## Extract
▼

Our ancestors knew this at the sea. Miriam knew this when she lifted the drum. The freedom fighters of the Civil Rights Movement knew this when they sang “We Shall Overcome” as billy clubs fell. Protestors in Minneapolis know this as they gather by the thousands in the dead of winter to sing and dance their way to a community steadfastness that can beat back tyranny. They knew - and we know - that singing together doesn’t just express power - it generates power.
When we sing, we remember: we are not alone. We are not powerless. We are part of something larger than ourselves, something that can move mountains, part seas, and bend the arc of history toward justice.
So before we sing together, I want to invite you into a moment of reflection.
What are the ways our own minds might be enslaved today?
Maybe to fear - of the future, of the other, of scarcity. Maybe to stereotypes that keep us from seeing each other fully, or the polarization that turns neighbors into enemies over a difference of opinion. Maybe to the constant pull of social media, the scrolling that keeps us numb. Maybe to hatred we’ve inherited and don’t even know we’re carrying.
The kids I work with in Jerusalem, Israelis and Palestinians, are growing up trapped in systems that keep them afraid of one another, keep them from seeing the fullness of the reality that surrounds them, keep them from realizing that it is actually in centering their common humanity that they can, together, build power to change their common destiny.
In the Jerusalem Youth Chorus, our collective song rises beyond the meitzar - the narrow place: the narrowness of vision, of empathy, of curiosity, of care that our ancestors fled in Mitzrayim but we have stumbled back into today - and brings these kids who are supposed to hate each other to touch what a shared future, free of fear, full of friends, feels like.
They are not alone in their need for this freedom. We need it too.
Take a breath. And ask yourself: What freedom do I want to embrace, on this Shabbat? What would it feel like to be liberated from that particular slavery?
Hold that kavanah, that intention, as we sing together. Let the music move through you. Let it help you feel your way toward that freedom.
This is Shabbat Shirah - the Shabbat of Song - because our tradition knows: Liberation demands music. Freedom requires harmony. The world we’re trying to build won’t be argued into existence - it will be sung into existence.

▲

## Record extracts
▼

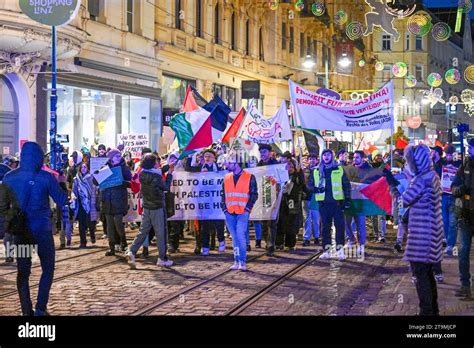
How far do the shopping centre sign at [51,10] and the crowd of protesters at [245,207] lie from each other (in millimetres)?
3131

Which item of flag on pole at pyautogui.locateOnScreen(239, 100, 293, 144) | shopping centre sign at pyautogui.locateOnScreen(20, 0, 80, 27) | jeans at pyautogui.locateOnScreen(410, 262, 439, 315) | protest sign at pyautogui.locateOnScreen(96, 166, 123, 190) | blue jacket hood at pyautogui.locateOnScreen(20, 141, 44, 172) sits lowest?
jeans at pyautogui.locateOnScreen(410, 262, 439, 315)

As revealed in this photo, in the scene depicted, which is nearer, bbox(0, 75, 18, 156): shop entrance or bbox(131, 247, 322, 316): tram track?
bbox(131, 247, 322, 316): tram track

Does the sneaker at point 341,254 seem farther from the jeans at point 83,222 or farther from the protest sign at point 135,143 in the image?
the protest sign at point 135,143

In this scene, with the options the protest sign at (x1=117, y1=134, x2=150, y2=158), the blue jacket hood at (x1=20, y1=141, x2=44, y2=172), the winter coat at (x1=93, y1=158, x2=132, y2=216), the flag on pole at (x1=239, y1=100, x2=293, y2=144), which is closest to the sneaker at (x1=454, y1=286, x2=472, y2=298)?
the blue jacket hood at (x1=20, y1=141, x2=44, y2=172)

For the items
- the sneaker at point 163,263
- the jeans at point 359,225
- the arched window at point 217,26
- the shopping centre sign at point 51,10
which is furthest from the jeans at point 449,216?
the arched window at point 217,26

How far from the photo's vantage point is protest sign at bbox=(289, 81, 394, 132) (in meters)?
17.2

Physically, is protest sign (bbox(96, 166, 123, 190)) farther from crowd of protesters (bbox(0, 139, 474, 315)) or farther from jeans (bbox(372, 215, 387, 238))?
jeans (bbox(372, 215, 387, 238))

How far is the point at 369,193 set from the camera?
15156 mm

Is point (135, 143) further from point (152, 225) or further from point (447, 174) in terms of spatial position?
point (447, 174)

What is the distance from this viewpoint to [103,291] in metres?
11.0

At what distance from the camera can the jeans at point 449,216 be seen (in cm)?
1474

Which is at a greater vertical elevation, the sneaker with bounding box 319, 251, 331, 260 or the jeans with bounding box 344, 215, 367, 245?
the jeans with bounding box 344, 215, 367, 245

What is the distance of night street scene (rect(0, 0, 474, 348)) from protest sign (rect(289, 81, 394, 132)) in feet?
0.10
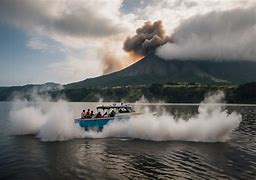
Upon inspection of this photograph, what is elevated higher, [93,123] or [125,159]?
[93,123]

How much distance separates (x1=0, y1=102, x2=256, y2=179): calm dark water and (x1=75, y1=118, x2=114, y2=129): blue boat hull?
3.97m

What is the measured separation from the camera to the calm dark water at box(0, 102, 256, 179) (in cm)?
1828

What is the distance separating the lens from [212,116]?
104ft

▲

## Task 1
Answer these questions from the passage on Shabbat Shirah.
(a) What song did the freedom fighters of the Civil Rights Movement sing as billy clubs fell?
(b) Which two groups make up the kids the speaker works with in Jerusalem?
(c) What does the Hebrew word "meitzar" mean?
## Task 2
Extract a section of the passage on Shabbat Shirah word for word, beginning at the words "What are the" and stopping after "know we’re carrying.".

## Written answer 1
(a) "We Shall Overcome"
(b) Israelis and Palestinians
(c) The narrow place

## Written answer 2
What are the ways our own minds might be enslaved today?
Maybe to fear - of the future, of the other, of scarcity. Maybe to stereotypes that keep us from seeing each other fully, or the polarization that turns neighbors into enemies over a difference of opinion. Maybe to the constant pull of social media, the scrolling that keeps us numb. Maybe to hatred we’ve inherited and don’t even know we’re carrying.